# Bloc de texte
════════

Londres a également critiqué une «décision arbitraire», «un assaut supplémentaire contre le haut degré d’autonomie et les libertés» scellés dans la déclaration sino-britannique de 1984. «Cette campagne pour harceler, étouffer et disqualifier l’opposition démocratique ternit la réputation internationale de la Chine et sape la stabilité à long terme de HongKong», écrit le secrétaire d’Etat britannique aux Affaires étrangères, Dominic Raab, dans un communiqué.
«La société civile incarne la seule force de résistance»
Le gouvernement central s’est déjà immiscé dans les affaires parlementaires hongkongaises. En 2016, il obtenait l’éviction de six députés fraîchement élus, dont de farouches défenseurs du suffrage universel et deux jeunes partisans de l’indépendance. Aujourd’hui, en éliminant quatre députés supplémentaires, Pékin fait passer l’opposition sous la barre des 18 sièges nécessaires pour pouvoir rejeter des motions et projets de loi proposés par la majorité et assurer son «auto-préservation», commente la députée Claudia Mo.

════════

# Données fournies
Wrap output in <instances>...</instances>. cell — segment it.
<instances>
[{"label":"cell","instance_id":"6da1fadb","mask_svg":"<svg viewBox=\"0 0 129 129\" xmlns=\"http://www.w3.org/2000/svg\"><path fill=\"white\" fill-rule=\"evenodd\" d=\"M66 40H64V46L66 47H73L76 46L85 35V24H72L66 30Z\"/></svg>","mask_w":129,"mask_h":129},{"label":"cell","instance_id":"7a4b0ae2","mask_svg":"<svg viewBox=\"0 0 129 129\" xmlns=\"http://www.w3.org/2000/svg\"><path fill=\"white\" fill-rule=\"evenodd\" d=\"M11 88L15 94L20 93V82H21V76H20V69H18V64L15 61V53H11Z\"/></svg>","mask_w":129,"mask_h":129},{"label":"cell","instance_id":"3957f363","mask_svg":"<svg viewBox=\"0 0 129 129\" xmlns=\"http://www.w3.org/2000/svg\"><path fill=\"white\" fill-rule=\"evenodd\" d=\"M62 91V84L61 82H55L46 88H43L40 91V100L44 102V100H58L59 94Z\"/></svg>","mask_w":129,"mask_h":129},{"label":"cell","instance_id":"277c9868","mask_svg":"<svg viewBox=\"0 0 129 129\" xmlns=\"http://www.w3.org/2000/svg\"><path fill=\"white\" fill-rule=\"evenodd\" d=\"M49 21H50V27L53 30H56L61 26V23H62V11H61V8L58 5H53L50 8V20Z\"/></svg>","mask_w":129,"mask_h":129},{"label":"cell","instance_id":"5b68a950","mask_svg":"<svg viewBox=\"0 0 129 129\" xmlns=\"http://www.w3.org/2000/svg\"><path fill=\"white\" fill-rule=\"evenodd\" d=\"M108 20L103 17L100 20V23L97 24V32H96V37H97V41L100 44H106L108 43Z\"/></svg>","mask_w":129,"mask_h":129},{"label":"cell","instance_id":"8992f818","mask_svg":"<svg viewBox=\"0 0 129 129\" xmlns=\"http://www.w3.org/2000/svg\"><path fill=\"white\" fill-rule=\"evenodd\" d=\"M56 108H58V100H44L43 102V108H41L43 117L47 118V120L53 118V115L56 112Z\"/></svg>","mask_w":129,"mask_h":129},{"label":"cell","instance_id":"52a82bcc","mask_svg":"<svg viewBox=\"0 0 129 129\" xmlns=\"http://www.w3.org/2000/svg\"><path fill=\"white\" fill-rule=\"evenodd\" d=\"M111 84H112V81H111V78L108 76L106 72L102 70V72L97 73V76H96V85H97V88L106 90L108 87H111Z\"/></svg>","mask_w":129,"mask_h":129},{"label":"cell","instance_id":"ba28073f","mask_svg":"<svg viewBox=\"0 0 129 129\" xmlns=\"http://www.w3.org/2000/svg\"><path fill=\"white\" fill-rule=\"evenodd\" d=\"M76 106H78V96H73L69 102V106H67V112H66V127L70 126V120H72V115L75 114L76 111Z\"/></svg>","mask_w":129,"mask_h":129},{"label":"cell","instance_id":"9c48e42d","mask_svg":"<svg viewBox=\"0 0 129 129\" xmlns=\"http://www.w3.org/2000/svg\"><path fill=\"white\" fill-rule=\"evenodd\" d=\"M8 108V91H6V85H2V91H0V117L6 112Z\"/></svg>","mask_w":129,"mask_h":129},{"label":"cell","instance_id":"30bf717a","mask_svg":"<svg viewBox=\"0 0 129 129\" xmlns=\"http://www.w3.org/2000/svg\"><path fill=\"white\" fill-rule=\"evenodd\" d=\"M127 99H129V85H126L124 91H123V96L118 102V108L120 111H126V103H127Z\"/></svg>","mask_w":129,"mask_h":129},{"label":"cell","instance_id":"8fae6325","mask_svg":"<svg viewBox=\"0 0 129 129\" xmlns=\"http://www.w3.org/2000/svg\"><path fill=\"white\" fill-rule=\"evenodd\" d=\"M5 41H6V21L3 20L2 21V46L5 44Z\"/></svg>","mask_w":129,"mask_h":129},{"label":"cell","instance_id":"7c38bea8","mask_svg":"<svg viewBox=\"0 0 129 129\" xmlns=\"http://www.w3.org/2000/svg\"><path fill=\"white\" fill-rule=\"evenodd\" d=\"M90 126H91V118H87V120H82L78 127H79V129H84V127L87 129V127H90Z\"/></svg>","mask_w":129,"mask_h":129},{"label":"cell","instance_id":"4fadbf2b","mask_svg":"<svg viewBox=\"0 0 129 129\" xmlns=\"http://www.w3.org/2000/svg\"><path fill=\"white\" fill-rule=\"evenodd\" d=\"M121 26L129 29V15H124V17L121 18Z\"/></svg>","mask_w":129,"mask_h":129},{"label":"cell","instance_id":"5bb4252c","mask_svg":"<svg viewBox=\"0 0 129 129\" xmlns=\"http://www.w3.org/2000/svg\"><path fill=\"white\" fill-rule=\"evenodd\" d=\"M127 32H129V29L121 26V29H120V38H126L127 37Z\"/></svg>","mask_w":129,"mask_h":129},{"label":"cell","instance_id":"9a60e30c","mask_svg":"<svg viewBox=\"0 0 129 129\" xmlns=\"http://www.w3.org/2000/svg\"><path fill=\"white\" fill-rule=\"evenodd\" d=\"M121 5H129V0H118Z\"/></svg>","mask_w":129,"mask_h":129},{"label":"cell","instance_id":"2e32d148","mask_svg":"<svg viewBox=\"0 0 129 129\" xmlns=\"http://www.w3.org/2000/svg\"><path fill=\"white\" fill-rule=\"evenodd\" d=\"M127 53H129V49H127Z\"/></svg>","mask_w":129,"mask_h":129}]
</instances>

════════

# Consigne
Poursuivez le texte sur l'éviction de députés de l'opposition hongkongaise en reprenant après sa dernière phrase.

# Production attendue
En critiquant une «opposition déloyale», les autorités remettent par ailleurs en cause l’existence même d’une opposition. «Le parti communiste a une conception très restrictive de la démocratie», note Jean-Pierre Cabestan, professeur en sciences politiques à l’université baptiste de HongKong. Selon lui, «il va être de plus en plus difficile d’être opposant car Pékin va délégitimer les partis petit à petit et les faire disparaître».
Dans ce contexte où la rue était déjà le seul contre-pouvoir – en raison d’un système électoral rendant le parlement acquis à la majorité pro-Pékin – «la société civile incarne la seule force de résistance à long terme mais sans pour autant pouvoir modifier un système politique qui est passé d’hybride à autoritaire», constate Cabestan.